Introducing SaveGo
The debt-ceiling debate increasingly looks as though it will focus on procedural reforms to the budget process, some of them sensible, some of them not so sensible. The Bipartisan Policy Center is pushing one of the sensible ones: SaveGo, which you can read all about here. But on the off chance you don’t feel like clicking the link, I asked one of the policy’s authors, former Congressional Budget Office director Alice Rivlin, to explain it for me.
Ezra Klein: Let’s start with the basics. How does SaveGo work?
Alice Rivlin: The idea is the Congress would agree to a path for deficit savings. So say they said they wanted to stabilize the debt at 60 percent of GDP over the next 10 years. Then they’d decide how much total money they’d need — in both savings and revenues — to get there. If they didn’t enact legislation over time to meet those targets, there’d be a set of automatic cuts to discretionary spending and entitlement spending, and automatic increases in revenues.
EK: This proposal seems to fit into an expanding group of procedural reforms that could become part of the debt-ceiling debate. The other obvious ones are the Senate Republicans’ balanced budget amendment, the McCaskill-Corker spending cap and the president’s trigger. How does this fit in?
AR: Let me take them one by one. A balanced budget amendment has at least two difficulties. The first is that balancing the budget is not always appropriate. Temporary deficits necessitated by recession or war are not bad. A constitutional amendment can be written to allow for exceptions, but it becomes very complex. The second difficulty is it takes a long time to amend the Constitution. You need two-thirds of the Congress and three-quarters of the states. We haven’t got years. We need to do something quickly.
Another option is an overall spending target, but reducing spending isn’t the only way to reduce debt. Increasing revenues is another way, and in my opinion and in the opinion of the bipartisan deficit reduction task forces on which I’ve served, we need to do both. The president’s trigger seems to use the debt-to-GDP ratio, but the problem with using that measure is that it can change because debt went up or it can change because GDP dropped. The advantage of SaveGo is you’ve set a target in terms of dollar savings which can actually be voted on. It’s a variation on the pay-go process we had in the Budget Balance Act of 1990, which turned out to be very useful.

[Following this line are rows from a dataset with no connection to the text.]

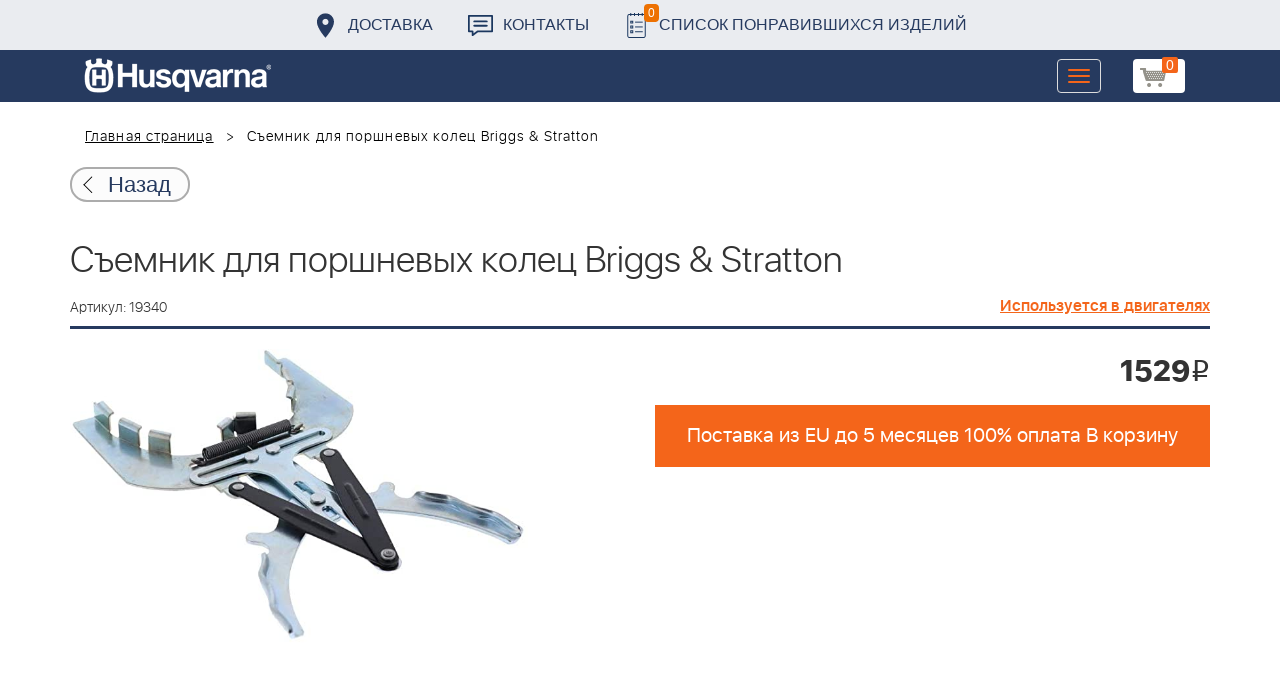

--- FILE ---
content_type: text/html; charset=UTF-8
request_url: https://benzolider.spb.ru/ajax/updatepricedetail.php
body_size: -62
content:
{"COST":1529}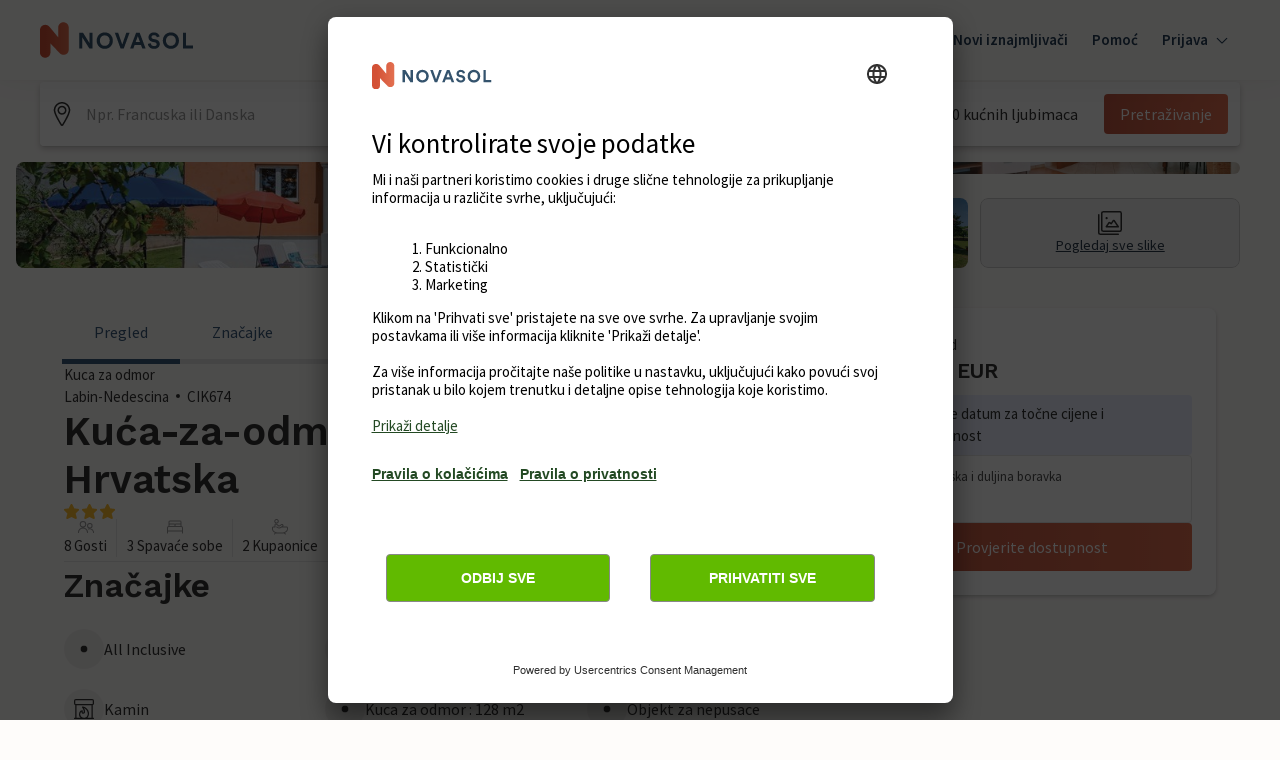

--- FILE ---
content_type: text/html; charset=UTF-8
request_url: https://www.googletagmanager.com/ns.html?id=GTM-WGJBHL4
body_size: 31
content:
<!DOCTYPE html>


<html lang=en>
<head>
  <meta charset=utf-8>
  <title>ns</title>
</head>
<body>
  

  

  
  

  

  

  

  

  

  

  

  

  

  

  

  

  

  













































































<iframe src="https://www.googletagmanager.com/ns.html?id=GTM-N2VWTB5&ancestors=GTM-WGJBHL4&restrictions=&gtm.url=https%3A%2F%2Fwww.novasol.hr%2F" height="0" width="0" style="display:none;visibility:hidden"></iframe>





<iframe src="https://www.googletagmanager.com/ns.html?id=GTM-P528SGK&ancestors=GTM-WGJBHL4&restrictions=&gtm.url=https%3A%2F%2Fwww.novasol.hr%2F" height="0" width="0" style="display:none;visibility:hidden"></iframe>















</body></html>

EK: Why not simply use pay-go?
AR: Because circumstances have changed. Pay-go was structured to prevent Congress from making future deficits worse. You had to offset tax cuts and entitlement increases that would increase deficits. But we’re now in a different situation, because even without enacting legislation, we will have a rapidly rising debt because of the demographic and middle-class entitlements, and that’s why we need a different mechanism, a stronger mechanism, that will force future savings, not just offsets.
EK: One thing I like about the SaveGo idea is that it seems to move the consequences for not agreeing on a deficit-reduction plan from causing an unnecessary financial crisis to automatic actions that reduce the deficit. That seems more sensible. But on the debt ceiling itself, you’re a veteran of these fights, so I’m curious: Is the debt ceiling worth having?
AR: Oh, no. I don’t think it’s a good thing. But we’ve got it and we’ve got it at a moment in which our debt is going to be rising rapidly, so the idea that you use it to force some sensible actions is not all wrong. But I wouldn’t have put it there in the first place.